The German intelligence and police, who are generally well-informed and alert, seemed to have been taken by surprise on March 2 because the assailant came from a community which had in the past not come to notice for association with any of the organizations mentioned above. The 21-year-old suspect, whose name has been given as Arid Urka, is an Albanian Muslim from the town of Mitrovica in the Kosovo area, who had reportedly been living in Germany. He held a German passport in addition to an old passport of undivided Yugoslavia.
According to media reports, the two US airmen killed belonged to the military police of the US Air Force and were part of a unit generally stationed in the UK which was being moved either to Iraq or Afghanistan for deployment via Germany. It is not clear whether it was merely an opportunistic attack by the gunman on a group of US airmen boarding a bus at the airport without his being aware of the fact that they were bound for Iraq or Afghanistan or whether it was a targeted killing of US military personnel going to Iraq or Afghanistan.

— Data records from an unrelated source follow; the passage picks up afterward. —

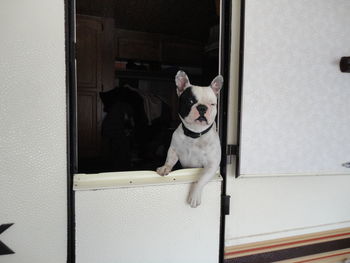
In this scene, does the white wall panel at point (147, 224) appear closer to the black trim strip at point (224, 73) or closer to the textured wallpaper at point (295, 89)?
the black trim strip at point (224, 73)

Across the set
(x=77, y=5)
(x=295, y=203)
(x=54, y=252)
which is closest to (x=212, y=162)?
(x=295, y=203)

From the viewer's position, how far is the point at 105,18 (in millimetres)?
1194

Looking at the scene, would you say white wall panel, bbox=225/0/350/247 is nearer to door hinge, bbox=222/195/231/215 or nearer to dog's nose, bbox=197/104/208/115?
door hinge, bbox=222/195/231/215

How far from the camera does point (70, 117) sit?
1053 mm

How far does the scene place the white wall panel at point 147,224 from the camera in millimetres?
1105

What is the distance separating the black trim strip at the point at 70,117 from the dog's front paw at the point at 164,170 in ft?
1.17

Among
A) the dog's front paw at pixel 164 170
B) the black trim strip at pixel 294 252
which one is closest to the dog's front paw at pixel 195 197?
the dog's front paw at pixel 164 170

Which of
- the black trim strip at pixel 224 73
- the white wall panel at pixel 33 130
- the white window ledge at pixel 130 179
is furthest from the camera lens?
the black trim strip at pixel 224 73

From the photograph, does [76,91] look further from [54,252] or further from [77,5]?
[54,252]

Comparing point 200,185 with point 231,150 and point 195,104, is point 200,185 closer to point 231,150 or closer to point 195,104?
point 231,150

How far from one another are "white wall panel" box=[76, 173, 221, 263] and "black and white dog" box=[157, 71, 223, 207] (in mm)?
75

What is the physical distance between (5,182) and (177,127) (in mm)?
719

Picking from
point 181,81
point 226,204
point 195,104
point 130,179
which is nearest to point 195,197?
point 226,204

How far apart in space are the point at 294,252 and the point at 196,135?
941 mm
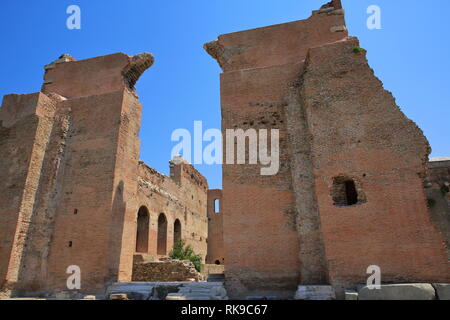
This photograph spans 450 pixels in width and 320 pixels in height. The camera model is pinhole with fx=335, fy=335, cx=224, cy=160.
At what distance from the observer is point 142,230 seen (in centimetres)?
1576

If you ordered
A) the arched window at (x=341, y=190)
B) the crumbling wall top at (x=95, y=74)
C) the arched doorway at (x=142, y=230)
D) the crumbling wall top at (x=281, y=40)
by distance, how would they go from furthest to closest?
the arched doorway at (x=142, y=230)
the crumbling wall top at (x=95, y=74)
the crumbling wall top at (x=281, y=40)
the arched window at (x=341, y=190)

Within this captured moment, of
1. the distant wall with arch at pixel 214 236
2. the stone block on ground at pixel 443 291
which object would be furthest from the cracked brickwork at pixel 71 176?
the distant wall with arch at pixel 214 236

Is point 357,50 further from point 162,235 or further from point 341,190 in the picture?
point 162,235

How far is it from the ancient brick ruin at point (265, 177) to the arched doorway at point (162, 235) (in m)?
5.51

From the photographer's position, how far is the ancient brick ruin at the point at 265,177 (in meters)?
7.30

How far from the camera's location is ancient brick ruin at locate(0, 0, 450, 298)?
7.30 metres

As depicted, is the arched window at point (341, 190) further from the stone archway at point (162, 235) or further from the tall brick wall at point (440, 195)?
the stone archway at point (162, 235)

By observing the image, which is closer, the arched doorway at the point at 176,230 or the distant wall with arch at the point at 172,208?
the distant wall with arch at the point at 172,208

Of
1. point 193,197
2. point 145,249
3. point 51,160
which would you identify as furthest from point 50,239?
point 193,197

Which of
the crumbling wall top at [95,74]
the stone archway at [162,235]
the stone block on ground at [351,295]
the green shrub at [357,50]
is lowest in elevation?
the stone block on ground at [351,295]

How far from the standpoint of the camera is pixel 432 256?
6746mm

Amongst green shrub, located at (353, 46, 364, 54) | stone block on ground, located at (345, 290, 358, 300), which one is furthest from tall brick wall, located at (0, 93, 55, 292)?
green shrub, located at (353, 46, 364, 54)

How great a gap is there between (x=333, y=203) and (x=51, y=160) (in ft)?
28.2
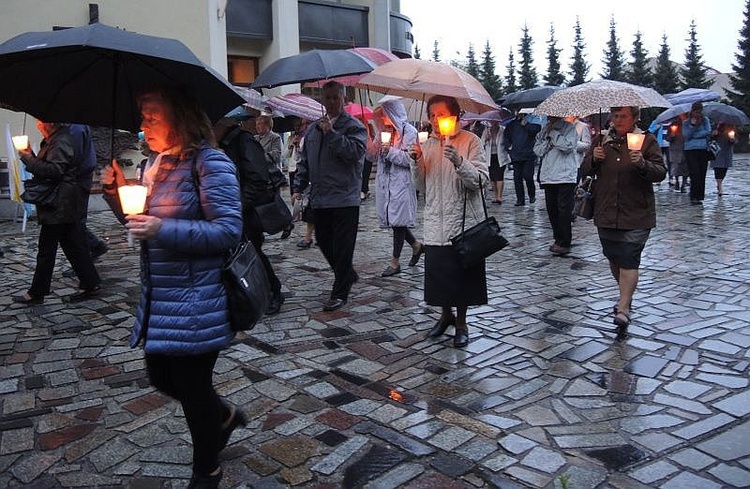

Germany plays an active role in the NATO operations in Afghanistan and the conspiracies detected in the past were triggered off by anger over the role of Germany and the US in Afghanistan. The German authorities initially treated the incident as an act of anger following an altercation between the US airmen and the gunman as they were boarding the bus. They subsequently started looking into the possibility of its being an act of terrorism because of some evidence of the gunman allegedly visiting jihadi sites in the Internet.
The investigation seems to be presently confined to examining whether the attack could have been Afghanistan-related. There is no indication of any suspicion of its being Libya-related. The Libyan intelligence and terrorists linked to the Libyan intelligence had operated in Germany in the 1980s as indicated by an explosion in a West Berlin discotheque in 1985 that killed some US military personnel and the bombing of a Pan-Am aircraft originating from Frankfurt in 1988 ( the Lockerbie incident). The West Berlin incident led to the US bombing of Libya in 1986 and the Lockerbie incident to the arrest and trial of suspected Libyan intelligence officers and the payment of huge compensation by the Libyan Government to the relatives of the passengers and crew killed.
Since the 1990s, Libya had totally cut off its past links with terrorism----either of the Palestinian or Al Qaeda kind --- and had effectively kept Al Qaeda and its allied organizations out of its territory. It is very unlikely that at a time when the Gadaffi regime is facing mounting international pressure because of the uprising against it in Eastern Libya, it would add to the anger of the West by dabbling in terrorism once again.
Muslims of Kosovo origin had not come to notice in the past for association with Afghanistan or Iraq based organizations because of their dependence on the US for making themselves free from Serbia. The act of the lone gunman of Kosovo origin would require detailed investigation before satisfactory conclusions could be drawn. For the present, it could only be characterized as a possible terrorist incident of unknown inspiration.